Garage Sale

Garage sales are sort of inherently awkward, aren’t they? Strangers walk up to your house and paw through your things, probably criticize them or touch them and put them back, and you sit and watch them and make halting conversation and hope they buy something.  Luckily for Mr. E he didn’t get the awkward gene, he loves nothing more than awkward small talk, especially if it it’s with old people.  I should wake Senor Pants up, he’d be a great ice breaker while people fondle my old napkins and try to bargain me down on that file cabinet.  Although I am waiting for my first drive by on how small he is –  the longer we go without one the longer I can convince myself he’s not THAT small.  1% in the house!

Ok, it’s way to early to be blogging, clearly. And there’s the baby. Send big money thoughts my way, and pray Mr. E doesn’t have to pee a bunch of times or something.  If I have to deal with the awkward I’m liable to start chucking the shit in the street.


5 Responses

  1. Good luck. I could never have a garage sale because I can’t count back change. If the P-Dawg had to go inside the house to pee, I’d be royally screwed. But I have a feeling that I would love your junk!

  2. I’m with you sista – my philosophy is to try to avoid all conversation and just get rid of the junk! Especially when people try to bargain you down on a $1 item – gah!

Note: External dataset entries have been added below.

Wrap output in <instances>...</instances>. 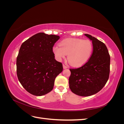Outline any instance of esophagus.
I'll return each instance as SVG.
<instances>
[{
    "mask_svg": "<svg viewBox=\"0 0 124 124\" xmlns=\"http://www.w3.org/2000/svg\"><path fill=\"white\" fill-rule=\"evenodd\" d=\"M63 68L64 69H67V68H68V67L66 66H65V65H63Z\"/></svg>",
    "mask_w": 124,
    "mask_h": 124,
    "instance_id": "1",
    "label": "esophagus"
}]
</instances>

    We stopped by a few garage sales this summer and every time my son felt the need to loudly announce, “Well, let’s go! This stuff is all crap!”

  3. Yes, they are all judging you. Those people touching your things are making assumptions and judgments about how you live. I love going to garage sales!
    Some beautiful and wicked funny posts.

  4. Good luck. Try to have fun. And make some moolah!

  5. I was at a garage sale once and described everything as crap and tried to leave before making eye contact with anyone since I couldn’t tell who the owner was. All of a sudden an old friend from high school called out my name and was like “hey you came to my garage sale.” Awwwkward. Hope you rake in the money today.